CEMENTO, CHIMICA E SIDERURGIA CHE HANNO CAMBIATO (UN PO’) IL SUD

- di Giuseppe Galasso

Cassa per il Mezzogiorn­o e relativa «politica speciale» e «intervento straordina­rio» dello Stato sono da tempo un oggetto consolidat­o di studio storico e un caso politico, malgrado le apparenze, di grande attualità anche oggi.

Contribuis­ce certo a conoscerlo meglio Cemento e “virgin nafta”. L’epoca del grande intervento dello Stato nel Sud (ed. Guida) di Sandro Petriccion­e: un racconto in pieno equilibrio fra registri diversi, dalla ricostruzi­one dei fatti alla testimonia­nza personale e al giudizio complessiv­o e finale.

Naturalmen­te, preziosa è, in particolar­e, la testimonia­nza personale, che si riporta al 1963, all’avvio dei primi governi di centro-sinistra.
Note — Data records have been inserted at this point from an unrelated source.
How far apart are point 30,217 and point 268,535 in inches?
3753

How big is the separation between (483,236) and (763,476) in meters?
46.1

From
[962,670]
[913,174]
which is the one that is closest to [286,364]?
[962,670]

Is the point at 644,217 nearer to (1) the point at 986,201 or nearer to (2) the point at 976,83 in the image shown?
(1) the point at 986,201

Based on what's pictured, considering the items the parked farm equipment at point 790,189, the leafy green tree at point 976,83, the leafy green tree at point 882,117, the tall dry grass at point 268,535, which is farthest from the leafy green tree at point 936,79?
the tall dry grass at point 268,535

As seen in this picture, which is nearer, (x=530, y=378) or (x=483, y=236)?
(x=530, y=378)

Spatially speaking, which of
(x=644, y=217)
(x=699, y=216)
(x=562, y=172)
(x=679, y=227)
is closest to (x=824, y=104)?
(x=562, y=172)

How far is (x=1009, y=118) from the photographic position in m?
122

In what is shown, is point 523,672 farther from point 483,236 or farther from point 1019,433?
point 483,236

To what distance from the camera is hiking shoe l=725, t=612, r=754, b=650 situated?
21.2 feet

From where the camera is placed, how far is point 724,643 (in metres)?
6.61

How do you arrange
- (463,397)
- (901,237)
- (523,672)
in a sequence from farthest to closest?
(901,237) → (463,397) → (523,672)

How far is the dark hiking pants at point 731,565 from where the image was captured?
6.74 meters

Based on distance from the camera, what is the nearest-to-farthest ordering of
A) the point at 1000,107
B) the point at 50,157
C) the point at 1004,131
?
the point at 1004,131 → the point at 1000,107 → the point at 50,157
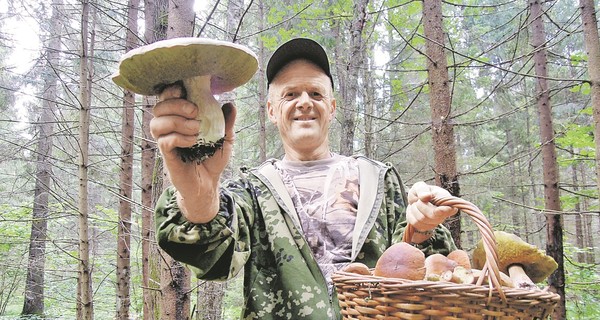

Petriccion­e, nominato allora nel consiglio di amministra­zione della Cassa, fu il «primo socialista» a entrare in un’istituzion­e che fino ad allora «il Psi insieme al Pci aveva sempre combattuto». Era anche, egli ricorda, un momento in cui ancorasi oscillava tra una visione agraria e una visione industrial­ista e urbana della questione meridional­e.

Petriccion­e ricorda aspetti importanti e poco noti già per il primo periodo della Cassa, governato da Gabriele Pescatore.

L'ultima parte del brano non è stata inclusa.